**What is expected**
Print the whole Turandot blog post below, word for word, with nothing changed.

**Document passage**

-.-.-

Sunday, August 31, 2008

Unkers@TheTheatre - Turandot

It was perhaps a poignant reminder.

That we live in a world where Skinny rules and Fatties have to suck in the adipose and accept that, however talented they may be, their svelte brethren will always take the louder applause.



I just got back from catching the Singapore Lyric Opera's interpretation of Puccini's Turandot at the Esplanade. It is perhaps their biggest and most opulent production to date, compared to Madama Butterfly (2005), Le Nozze di Figaro (2006), Il Barbiere di Siviglia (2007) and La Traviata (2008).

Of course everyone was there for more or less one Aria, the dramatic tenor of Calaf's Nessun Dorma in Act III, Scene I. And although China-born Tao Weilong's Calaf was certainly not disappointing, the late Luciano P. would be pleased to know that he alone holds the key to what must be the most hummable operatic tune to date.

But back to the Fatty issue.

Two sopranos were slated to take the starring role of Princess Turandot, each alternating for every evenings' performance. I suppose those high notes really take a toil on your vocal chords. We got Kim Young-Ae, a Voice major of the Seoul National University. Young-Ae sings beautifully and she has performed the role of Turandot to critical acclaim extensively. Unfortunately, she came across more like a Queen than a Princess. A Princess whose hand in marriage Princes the world over have come to ask with much trepidation.

-.-.-

**Available data**
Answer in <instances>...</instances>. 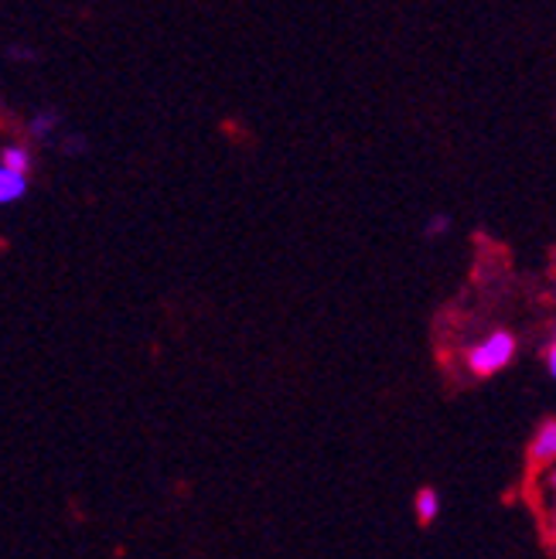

-.-.-

**Written response**
Sunday, August 31, 2008

Unkers@TheTheatre - Turandot

It was perhaps a poignant reminder.

That we live in a world where Skinny rules and Fatties have to suck in the adipose and accept that, however talented they may be, their svelte brethren will always take the louder applause.



I just got back from catching the Singapore Lyric Opera's interpretation of Puccini's Turandot at the Esplanade. It is perhaps their biggest and most opulent production to date, compared to Madama Butterfly (2005), Le Nozze di Figaro (2006), Il Barbiere di Siviglia (2007) and La Traviata (2008).

Of course everyone was there for more or less one Aria, the dramatic tenor of Calaf's Nessun Dorma in Act III, Scene I. And although China-born Tao Weilong's Calaf was certainly not disappointing, the late Luciano P. would be pleased to know that he alone holds the key to what must be the most hummable operatic tune to date.

But back to the Fatty issue.

Two sopranos were slated to take the starring role of Princess Turandot, each alternating for every evenings' performance. I suppose those high notes really take a toil on your vocal chords. We got Kim Young-Ae, a Voice major of the Seoul National University. Young-Ae sings beautifully and she has performed the role of Turandot to critical acclaim extensively. Unfortunately, she came across more like a Queen than a Princess. A Princess whose hand in marriage Princes the world over have come to ask with much trepidation.